──────── TEXT SECTION ────────
Re: solr on the cloud

2011-03-25 Thread Dmitry Kan
Hi, Upayavira

Probably I'm confusing the terms here. When I say distributed faceting I'm
more into SOLR on the cloud (e.g. HDFS + MR + cloud of commodity machines)
rather than into traditional multicore/sharded SOLR on a single or multiple
servers with non-distributed file systems (is that what you mean when you
refer to distribution of facet requests across hosts?)

On Fri, Mar 25, 2011 at 1:57 PM, Upayavira u...@odoko.co.uk wrote:



 On Fri, 25 Mar 2011 13:44 +0200, Dmitry Kan dmitry@gmail.com
 wrote:
  Hi Yonik,
 
  Oh, this is great. Is distributed faceting available in the trunk? What
  is
  the basic server setup needed for trying this out, is it cloud with HDFS
  and
  SOLR with zookepers?
  Any chance to see the related documentation? :)

 Distributed faceting has been available for a long time, and is
 available in the 1.4.1 release.

 The distribution of facet requests across hosts happens in the
 background. There's no real difference (in query syntax) between a
 standard facet query and a distributed one.

 i.e. you don't need SolrCloud nor Zookeeper for it. (they may provide
 other benefits, but you don't need them for distributed faceting).

 Upayavira

  On Fri, Mar 25, 2011 at 1:35 PM, Yonik Seeley
  yo...@lucidimagination.comwrote:
 
   On Tue, Mar 22, 2011 at 7:51 AM, Dmitry Kan dmitry@gmail.com
 wrote:
Basically, of high interest is checking out the Map-Reduce for
   distributed
faceting, is it even possible with the trunk?
──────── INFORMATION SHOWN ────────
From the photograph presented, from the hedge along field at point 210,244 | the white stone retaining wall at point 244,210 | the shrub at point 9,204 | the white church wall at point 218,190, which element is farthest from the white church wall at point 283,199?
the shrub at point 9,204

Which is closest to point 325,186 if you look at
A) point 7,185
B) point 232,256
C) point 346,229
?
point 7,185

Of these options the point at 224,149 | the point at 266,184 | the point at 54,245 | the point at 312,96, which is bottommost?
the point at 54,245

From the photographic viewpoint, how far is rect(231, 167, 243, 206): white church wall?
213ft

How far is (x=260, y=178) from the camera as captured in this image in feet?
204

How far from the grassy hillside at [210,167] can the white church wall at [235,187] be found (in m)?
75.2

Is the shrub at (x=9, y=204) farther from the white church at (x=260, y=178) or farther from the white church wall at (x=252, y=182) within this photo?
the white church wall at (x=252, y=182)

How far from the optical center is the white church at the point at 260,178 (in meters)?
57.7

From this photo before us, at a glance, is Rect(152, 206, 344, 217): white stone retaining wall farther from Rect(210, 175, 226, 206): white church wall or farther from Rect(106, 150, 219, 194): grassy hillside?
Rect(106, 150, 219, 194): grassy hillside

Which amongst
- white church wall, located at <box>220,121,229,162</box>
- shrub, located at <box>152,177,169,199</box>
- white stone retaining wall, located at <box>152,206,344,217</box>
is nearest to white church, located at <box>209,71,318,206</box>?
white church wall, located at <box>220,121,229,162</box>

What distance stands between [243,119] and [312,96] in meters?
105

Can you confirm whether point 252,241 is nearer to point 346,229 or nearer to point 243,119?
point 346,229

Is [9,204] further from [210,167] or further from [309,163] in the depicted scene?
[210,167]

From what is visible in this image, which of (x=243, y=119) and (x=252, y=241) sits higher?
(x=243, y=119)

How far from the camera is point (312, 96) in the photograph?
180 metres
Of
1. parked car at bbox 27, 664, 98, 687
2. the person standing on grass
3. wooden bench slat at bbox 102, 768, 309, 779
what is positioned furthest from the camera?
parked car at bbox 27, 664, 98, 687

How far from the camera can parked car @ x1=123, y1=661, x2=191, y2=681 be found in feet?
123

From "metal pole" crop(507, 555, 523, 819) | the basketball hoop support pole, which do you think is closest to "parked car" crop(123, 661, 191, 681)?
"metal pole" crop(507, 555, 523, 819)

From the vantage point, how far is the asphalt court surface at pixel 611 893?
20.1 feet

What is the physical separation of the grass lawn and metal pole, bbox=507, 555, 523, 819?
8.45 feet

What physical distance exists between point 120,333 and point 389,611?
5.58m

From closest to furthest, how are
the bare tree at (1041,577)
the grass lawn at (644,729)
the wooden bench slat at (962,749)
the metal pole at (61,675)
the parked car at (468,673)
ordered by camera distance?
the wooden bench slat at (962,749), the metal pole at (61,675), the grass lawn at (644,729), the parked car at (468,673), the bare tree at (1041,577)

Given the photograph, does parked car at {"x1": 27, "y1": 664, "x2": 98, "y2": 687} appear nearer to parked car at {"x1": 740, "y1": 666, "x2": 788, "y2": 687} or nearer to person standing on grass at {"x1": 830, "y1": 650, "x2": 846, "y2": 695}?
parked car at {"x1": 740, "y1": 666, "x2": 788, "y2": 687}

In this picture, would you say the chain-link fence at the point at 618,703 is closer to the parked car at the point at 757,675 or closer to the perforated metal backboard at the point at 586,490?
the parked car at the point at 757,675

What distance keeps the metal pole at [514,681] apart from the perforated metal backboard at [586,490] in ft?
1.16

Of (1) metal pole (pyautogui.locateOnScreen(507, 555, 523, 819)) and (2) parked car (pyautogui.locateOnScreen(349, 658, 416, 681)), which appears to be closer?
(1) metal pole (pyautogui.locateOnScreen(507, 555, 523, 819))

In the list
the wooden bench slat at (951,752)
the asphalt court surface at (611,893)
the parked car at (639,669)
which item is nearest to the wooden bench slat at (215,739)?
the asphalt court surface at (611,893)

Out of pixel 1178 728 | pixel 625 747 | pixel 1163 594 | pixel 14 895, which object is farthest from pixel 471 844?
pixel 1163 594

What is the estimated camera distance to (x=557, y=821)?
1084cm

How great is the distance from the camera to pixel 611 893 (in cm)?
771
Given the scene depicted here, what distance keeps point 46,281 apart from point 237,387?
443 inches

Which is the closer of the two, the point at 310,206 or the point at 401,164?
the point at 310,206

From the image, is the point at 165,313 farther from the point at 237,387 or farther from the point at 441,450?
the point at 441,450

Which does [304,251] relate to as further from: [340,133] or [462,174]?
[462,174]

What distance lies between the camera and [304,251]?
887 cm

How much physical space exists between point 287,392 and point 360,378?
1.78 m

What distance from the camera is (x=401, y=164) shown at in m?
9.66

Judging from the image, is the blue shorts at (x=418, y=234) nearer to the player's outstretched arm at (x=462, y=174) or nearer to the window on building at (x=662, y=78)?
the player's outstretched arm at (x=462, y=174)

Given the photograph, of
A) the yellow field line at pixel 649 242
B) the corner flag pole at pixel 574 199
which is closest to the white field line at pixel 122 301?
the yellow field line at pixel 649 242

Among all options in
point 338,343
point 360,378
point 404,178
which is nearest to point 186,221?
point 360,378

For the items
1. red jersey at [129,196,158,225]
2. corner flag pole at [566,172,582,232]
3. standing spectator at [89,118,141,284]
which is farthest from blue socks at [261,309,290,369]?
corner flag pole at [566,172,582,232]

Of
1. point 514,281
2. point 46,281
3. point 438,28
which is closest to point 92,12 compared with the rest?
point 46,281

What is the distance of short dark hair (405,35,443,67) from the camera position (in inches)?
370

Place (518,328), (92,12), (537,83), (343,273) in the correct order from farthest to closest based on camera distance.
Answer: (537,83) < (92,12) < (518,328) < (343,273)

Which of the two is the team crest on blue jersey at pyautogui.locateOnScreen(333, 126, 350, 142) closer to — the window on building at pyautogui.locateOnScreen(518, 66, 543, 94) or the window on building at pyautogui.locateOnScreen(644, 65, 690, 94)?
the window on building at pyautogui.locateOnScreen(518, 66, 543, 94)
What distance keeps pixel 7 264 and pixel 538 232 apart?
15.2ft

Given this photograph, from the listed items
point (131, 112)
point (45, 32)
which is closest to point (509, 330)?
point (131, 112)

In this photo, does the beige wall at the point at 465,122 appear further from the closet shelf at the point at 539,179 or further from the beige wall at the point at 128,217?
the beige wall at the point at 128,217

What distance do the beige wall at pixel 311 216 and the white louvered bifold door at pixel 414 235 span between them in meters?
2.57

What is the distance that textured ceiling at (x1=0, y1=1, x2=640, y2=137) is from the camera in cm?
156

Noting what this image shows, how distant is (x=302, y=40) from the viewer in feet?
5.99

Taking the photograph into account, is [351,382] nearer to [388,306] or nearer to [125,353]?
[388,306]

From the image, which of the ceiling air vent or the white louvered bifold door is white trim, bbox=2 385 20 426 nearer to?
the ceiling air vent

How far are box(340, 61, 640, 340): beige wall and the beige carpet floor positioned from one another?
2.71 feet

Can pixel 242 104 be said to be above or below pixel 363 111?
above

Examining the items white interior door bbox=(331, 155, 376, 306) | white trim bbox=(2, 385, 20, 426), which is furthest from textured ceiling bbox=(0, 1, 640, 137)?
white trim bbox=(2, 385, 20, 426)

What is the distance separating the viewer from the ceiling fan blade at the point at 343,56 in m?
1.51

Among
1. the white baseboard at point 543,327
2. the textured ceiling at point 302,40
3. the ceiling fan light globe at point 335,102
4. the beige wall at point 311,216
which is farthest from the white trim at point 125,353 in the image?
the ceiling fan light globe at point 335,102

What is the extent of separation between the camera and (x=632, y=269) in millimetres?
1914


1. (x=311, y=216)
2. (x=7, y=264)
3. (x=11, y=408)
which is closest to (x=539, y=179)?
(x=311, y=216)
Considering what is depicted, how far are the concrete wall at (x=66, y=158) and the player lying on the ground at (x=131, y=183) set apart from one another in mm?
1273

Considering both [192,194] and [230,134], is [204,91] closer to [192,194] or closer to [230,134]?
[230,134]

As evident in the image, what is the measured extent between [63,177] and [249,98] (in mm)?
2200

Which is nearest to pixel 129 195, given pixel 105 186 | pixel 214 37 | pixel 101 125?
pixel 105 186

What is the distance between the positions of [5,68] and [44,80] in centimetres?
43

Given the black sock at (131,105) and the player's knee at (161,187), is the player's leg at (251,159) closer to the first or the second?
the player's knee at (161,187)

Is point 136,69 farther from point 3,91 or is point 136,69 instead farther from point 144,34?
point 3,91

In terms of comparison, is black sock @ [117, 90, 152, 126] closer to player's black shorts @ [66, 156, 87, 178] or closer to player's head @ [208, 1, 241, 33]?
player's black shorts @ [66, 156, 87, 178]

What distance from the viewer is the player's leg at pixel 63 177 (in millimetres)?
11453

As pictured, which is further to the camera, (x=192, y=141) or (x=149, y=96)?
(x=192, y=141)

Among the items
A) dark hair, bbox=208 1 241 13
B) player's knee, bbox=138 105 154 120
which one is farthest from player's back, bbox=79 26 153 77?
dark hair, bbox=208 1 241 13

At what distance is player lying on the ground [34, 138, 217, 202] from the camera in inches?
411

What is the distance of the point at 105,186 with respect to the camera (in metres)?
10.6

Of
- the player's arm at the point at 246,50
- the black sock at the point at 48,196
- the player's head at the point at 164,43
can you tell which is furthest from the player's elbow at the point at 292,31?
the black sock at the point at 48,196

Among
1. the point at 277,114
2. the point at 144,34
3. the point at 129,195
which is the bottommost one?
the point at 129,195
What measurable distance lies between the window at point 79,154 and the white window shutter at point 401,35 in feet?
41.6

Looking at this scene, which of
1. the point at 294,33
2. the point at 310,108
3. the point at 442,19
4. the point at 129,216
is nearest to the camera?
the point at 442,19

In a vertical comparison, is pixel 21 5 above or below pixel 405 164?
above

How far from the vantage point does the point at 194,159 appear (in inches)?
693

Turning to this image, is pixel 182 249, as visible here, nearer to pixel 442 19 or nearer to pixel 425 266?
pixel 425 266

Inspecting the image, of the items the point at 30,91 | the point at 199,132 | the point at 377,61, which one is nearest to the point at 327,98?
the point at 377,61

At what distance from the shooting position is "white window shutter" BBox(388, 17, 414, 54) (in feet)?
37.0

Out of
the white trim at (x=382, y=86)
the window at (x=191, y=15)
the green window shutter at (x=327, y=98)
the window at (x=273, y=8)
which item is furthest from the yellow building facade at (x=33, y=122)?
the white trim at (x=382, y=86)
────────
--- JOBS ---
1. Name every person who writes one of the messages in the Solr mailing-list thread.
2. Pick up the Solr mailing-list thread after its final line and keep it going.

--- ANSWERS TO THE PROBLEMS ---
1. Dmitry Kan, Upayavira, Yonik Seeley

2.
   Solr already has distributed faceting, and it's much more performant
   than a map-reduce implementation would be.
  
   I've also seen a product use the term map reduce incorrectly... as
 in,
   we map the request to each shard, and then reduce the results to a
   single list (of course, that's not actually map-reduce at all ;-)
  
  
  :) this sounds pretty strange to me as well. It was only my guess, that
  if
  you have MR as computational model and a cloud beneath it, you could
  naturally map facet fields to their counts inside single documents (no
  matter, where they are, be it shards or single index) and pass them
  onto
  reducers.
 
 
   -Yonik
   http://www.lucenerevolution.org -- Lucene/Solr User Conference, May
   25-26, San Francisco
  
 
 
 
  --
  Regards,
 
  Dmitry Kan
 
 ---
 Enterprise Search Consultant at Sourcesense UK,
 Making Sense of Open Source




-- 
Regards,

Dmitry Kan


Re: solr on the cloud

2011-03-25 Thread Upayavira


On Fri, 25 Mar 2011 14:26 +0200, Dmitry Kan dmitry@gmail.com
wrote:
 Hi, Upayavira
 
 Probably I'm confusing the terms here. When I say distributed faceting
 I'm
 more into SOLR on the cloud (e.g. HDFS + MR + cloud of commodity
 machines)
 rather than into traditional multicore/sharded SOLR on a single or
 multiple
 servers with non-distributed file systems (is that what you mean when you
 refer to distribution of facet requests across hosts?)

I mean the latter I am afraid. I'm very interested in how the former
might be implemented, but as far as I understand it, Zookeeper does not
take you all the way there. It co-ordinates nodes (e.g. telling a slave
where its master is), but if you have to distribute an index over
multiple hosts, it will be sharded between multiple solr hosts, with
each of those hosts having a local index.

You are presumably talking about a scenario where you effectively have
one index, spanning multiple hosts (we have code to distribute queries
across multiple segments, why can't we do it across multiple hosts?).
I've heard of work to do this with Infinispan underneath, but not within
the core Lucene/Solr.

Upayavira

 On Fri, Mar 25, 2011 at 1:57 PM, Upayavira u...@odoko.co.uk wrote:
 
 
 
  On Fri, 25 Mar 2011 13:44 +0200, Dmitry Kan dmitry@gmail.com
  wrote:
   Hi Yonik,
  
   Oh, this is great. Is distributed faceting available in the trunk? What
   is
   the basic server setup needed for trying this out, is it cloud with HDFS
   and
   SOLR with zookepers?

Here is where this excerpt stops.